Eliza Capai, do filme ‘Incompatível com a Vida’: ‘Eu nunca quis abortar’
Diretora de doc a respeito da dura escolha de interromper uma gravidez fala sobre a necessidade de se discutir francamente o tema tabu no país
Seu filme foi elogiado pelo The New York Times e está elegível para o Oscar. Como foi essa trajetória de transformar sua experiência pessoal em um documentário? Eu comecei a gravar como registro pessoal da gravidez. Até receber o diagnóstico de que o feto tinha uma malformação, que era incompatível com a vida, e não sobreviveria fora do útero.

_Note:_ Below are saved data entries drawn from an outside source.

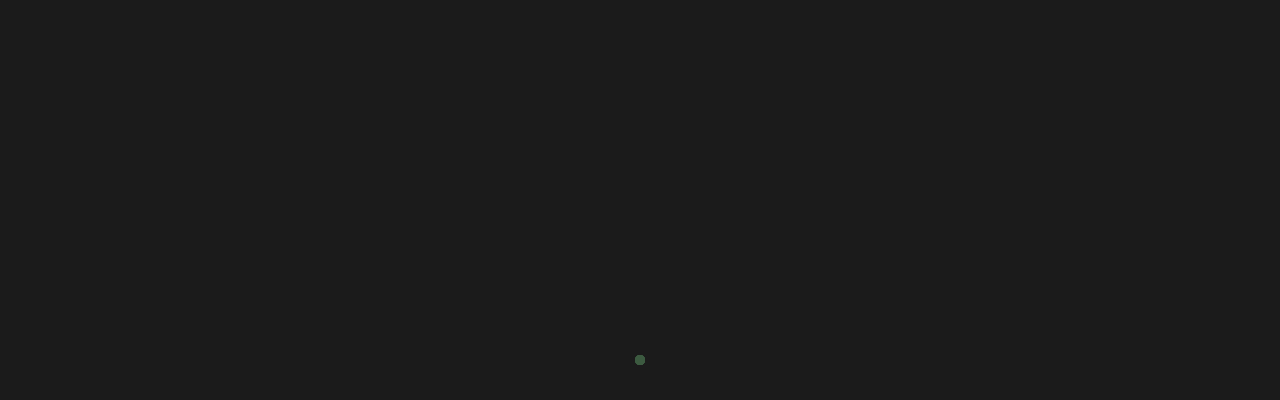

--- FILE ---
content_type: text/html; charset=UTF-8
request_url: https://kanamori-arms.com/games/1414
body_size: 7299
content:
<!DOCTYPE html>
<html lang="ja">
<head>
  <!-- Global site tag (gtag.js) - Google Analytics -->
  <script async src="https://www.googletagmanager.com/gtag/js?id=G-BJEG809GK8"></script>
  <script>
    window.dataLayer = window.dataLayer || [];
    function gtag(){dataLayer.push(arguments);}
    gtag('js', new Date());

    gtag('config', 'G-BJEG809GK8');
  </script>

  <!-- Basic Page Needs
  ================================================== -->
  <title>町田市少年野球チーム 金森アームズ</title>
  <meta charset="UTF-8">
  <meta http-equiv="X-UA-Compatible" content="IE=edge">
  <meta name="description" content="町田市金森を本拠地に活動している少年野球チーム「金森アームズ」のホームページです">

  <!-- Mobile Specific Metas
  ================================================== -->
  <meta name="viewport" content="width=device-width,initial-scale=1.0">

  <!-- OGP
  ================================================== -->
  <meta property="fb:app_id" content="">
  <meta name="twitter:card" content="summary_large_image">
  <meta property="og:site_name" content="町田市少年野球チーム 金森アームズ">
  <meta property="og:type" content="website">
  <meta property="og:url" content="https://kanamori-arms.com/">
  <meta property="og:image" content="https://kanamori-arms.com/assets/img/common/fb.jpg">
  <meta property="og:title" content="町田市少年野球チーム 金森アームズ">
  <meta property="og:description" content="町田市金森を本拠地に活動している少年野球チーム「金森アームズ」のホームページです">
  <meta property="og:locale" content="ja_JP">

  <!-- Favicons
  ================================================== -->
  <link rel="shortcut icon" href="https://kanamori-arms.com/assets/img/favicons/favicon.ico">
  <link rel="apple-touch-icon" sizes="120x120" href="https://kanamori-arms.com/assets/img/favicons/favicon-120.png">
  <link rel="apple-touch-icon" sizes="152x152" href="https://kanamori-arms.com/assets/img/favicons/favicon-152.png">

  <!-- Google Web Fonts
  ================================================== -->
  <link href="https://fonts.googleapis.com/css?family=Anton%7CHind:400,700%7CMontserrat:400,700" rel="stylesheet">

  <!-- CSS
  ================================================== -->
  <!-- Vendor CSS -->
  <link href="https://kanamori-arms.com/assets/vendor/bootstrap/css/bootstrap.css" rel="stylesheet">
  <link href="https://kanamori-arms.com/assets/vendor/animate/animate.css" rel="stylesheet">
  <link href="https://kanamori-arms.com/assets/vendor/aos/aos.css" rel="stylesheet">
  <link href="https://kanamori-arms.com/assets/font-icon/simple-line-icons/css/simple-line-icons.css" rel="stylesheet">
  <link href="https://kanamori-arms.com/assets/font-icon/ionicons/css/ionicons.min.css" rel="stylesheet">
  <link href="https://kanamori-arms.com/assets/vendor/magnific-popup/magnific-popup.css" rel="stylesheet">
  <link href="https://kanamori-arms.com/assets/vendor/slick/slick.css" rel="stylesheet">

  <!-- Template CSS-->
  <link href="https://kanamori-arms.com/assets/css/style.css" rel="stylesheet">

  <!-- Custom CSS-->
  <link href="https://kanamori-arms.com/assets/css/custom.css" rel="stylesheet">

  <link rel='stylesheet' id='wp-block-library-css'  href='https://kanamori-arms.com/@manage/wp-includes/css/dist/block-library/style.min.css?ver=5.6.16' type='text/css' media='all' />
<link rel='stylesheet' id='contact-form-7-css'  href='https://kanamori-arms.com/@manage/wp-content/plugins/contact-form-7/includes/css/styles.css?ver=5.4' type='text/css' media='all' />

</head>
<body>

  <div class="site-wrapper">

    <div id="js-preloader-overlay" class="preloader-overlay">
      <div id="js-preloader" class="preloader"></div>
    </div>

    <!-- Overlay -->
    <div class="site-overlay"></div>
    <!-- Overlay / End -->

    <!-- Header
    ================================================== -->
    <header id="header" class="header">

      <!-- Logo - Image Based -->
      <div class="header__logo header__logo--img">
        <a href="https://kanamori-arms.com/">
          <img src="https://kanamori-arms.com/assets/img/logo.png" srcset="https://kanamori-arms.com/assets/img/logo@2x.png 2x" alt="kanamori arms">
          <img src="https://kanamori-arms.com/assets/img/logo2.png" srcset="https://kanamori-arms.com/assets/img/logo2@2x.png 2x" alt="金森アームズ">
        </a>
      </div>
      <!-- Logo - Image Based / End -->

      <!-- Main Navigation -->
      <nav class="main-nav">
        <ul class="main-nav__list">
          <li class=""><a href="https://kanamori-arms.com/">home</a></li>
          <li class=""><a href="https://kanamori-arms.com/about">about</a>
            <ul class="main-nav__sub">
              <li class=""><a href="https://kanamori-arms.com/about#c1">球団紹介</a></li>
              <li class=""><a href="https://kanamori-arms.com/about#c2">スタッフ紹介</a></li>
              <li class=""><a href="https://kanamori-arms.com/about#c3">練習グラウンド</a></li>
              <li class=""><a href="https://kanamori-arms.com/about#c4">よくある質問</a></li>
            </ul>
          </li>
          <li class=""><a href="https://kanamori-arms.com/games">games</a></li>
          <li class=""><a href="https://ameblo.jp/kanamori-arms/" target="_blank">blog</a></li>
          <li class=""><a href="https://kanamori-arms.com/contacts">contacts</a></li>
        </ul>

      </nav>
      <!-- Main Navigation / End -->

      <div class="header__spacer"></div>

      <!-- Secondary Navigation -->
      <nav class="header__nav header__nav--secondary">

        <!-- Widget: Social Links -->
        <div class="widget widget-social">
          <div class="widget__content">
            <ul class="social-links social-links--circle">
              <li class="social-links__item">
                <a class="social-links__link" href="https://ameblo.jp/kanamori-arms" target="_blank" title="Blog"><i class="fas fa-blog"></i></a>
              </li>
              <li class="social-links__item">
                <a class="social-links__link" href="https://www.facebook.com/%E9%87%91%E6%A3%AE%E3%82%A2%E3%83%BC%E3%83%A0%E3%82%BA-848677418545335" target="_blank" title="facebook"><i class="fab fa-facebook-f"></i></a>
              </li>
              <!-- <li class="social-links__item">
                <a class="social-links__link" href="#" target="_blank"><i class="fab fa-twitter"></i></a>
              </li> -->
              <li class="social-links__item">
                <a class="social-links__link" href="https://www.instagram.com/kanamori.arms/" target="_blank" title="instagram"><i class="fab fa-instagram"></i></a>
              </li>
            </ul>
          </div>
        </div>
        <!-- Widget: Social Links / End -->

      </nav>
      <!-- Secondary Navigation / End -->

      <!-- Mobile Burger Menu Icon -->
      <a id="header-mobile__toggle" class="burger-menu-icon">
        <span class="burger-menu-icon__line"></span>
        <span class="burger-menu-icon__line"></span>
        <span class="burger-menu-icon__line"></span>
      </a>
      <!-- Mobile Burger Menu Icon / End -->

    </header>
    <!-- Header / End -->

	<main id="primary" class="site-main">

		

--- FILE ---
content_type: text/css
request_url: https://kanamori-arms.com/assets/css/custom.css
body_size: 416
content:
.btn-primary:not(:disabled):not(.disabled):active,
.btn-primary:focus {
  background-color: #3a6240;
  border-color: #3a6240;
  box-shadow: none;
}


@media (max-width: 414px) {
  .header__logo--img {
    width: 150px;
  }
}

.testimonial__name {
  font-size: 1.125rem;
  line-height: 1.5em;
}



.testimonial__txt {
  font-size: 1.125rem;
  line-height: 1.5em;
  quotes: "";
  margin-bottom: 3rem;
}

.testimonial__txt::before {
  content: none;
}

.testimonial__txt::after {
  content: none;
}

Não pensei que era possível ficar tão triste com a perda de um feto, mas era meu filho desejado e amado. Senti que tinha uma missão em registrar essa dor.
Algumas mulheres do filme com o mesmo diagnóstico optaram por levar a gravidez adiante, e outras buscaram a interrupção na Justiça. No seu caso, como foi essa decisão? Eu estava em Portugal, onde a interrupção é legal. Ele tinha catorze semanas quando descobri. Acho que cada mulher tem que ter o direito de decidir. Eu nunca quis abortar. Eu estava feliz com a gravidez. Depois, não conseguia me imaginar levando a gestação adiante. As semanas que passei sentindo aquele bebê crescendo, sabendo que ele iria morrer, foram enlouquecedoras.
Como é fazer o procedimento em um país onde o aborto é legalizado? O mais importante é que eu pude falar sobre isso. Se fosse um aborto clandestino, estaria confessando um crime. Brasileiras precisam enfrentar a ilegalidade, judicializar o caso ou são obrigadas a levar a gravidez adiante, além do julgamento social. Não passei por isso em Portugal, tive o apoio e o aconselhamento de médicos.
Como acha que teria sido por aqui? Difícil. Eu tinha uma condição prévia, voltei para casa e minha febre não passava. Fui internada novamente e naquele momento pensei que, se estivesse no Brasil, talvez eu morreria.
Por quê? Nos países onde o aborto é ilegal, há o medo de ser presa, assim mulheres não contam o que aconteceu. Se eu chegasse como cheguei a um pronto-socorro no Brasil e não falasse sobre o aborto, o tempo que se perderia talvez fosse tarde demais. O fato de que eu ainda tenho meu útero e minha vida é o maior desenho do que significa estar em um país com aborto legalizado.
É a favor da legalização em casos distintos do seu, que tinha um diagnóstico médico? Sim. Acho que só tem que nascer quem é desejado e amado. Estudos mostram que boa parte das mulheres que abortam são religiosas, mães e sem condições de ter outro filho. O direito à escolha é fundamental.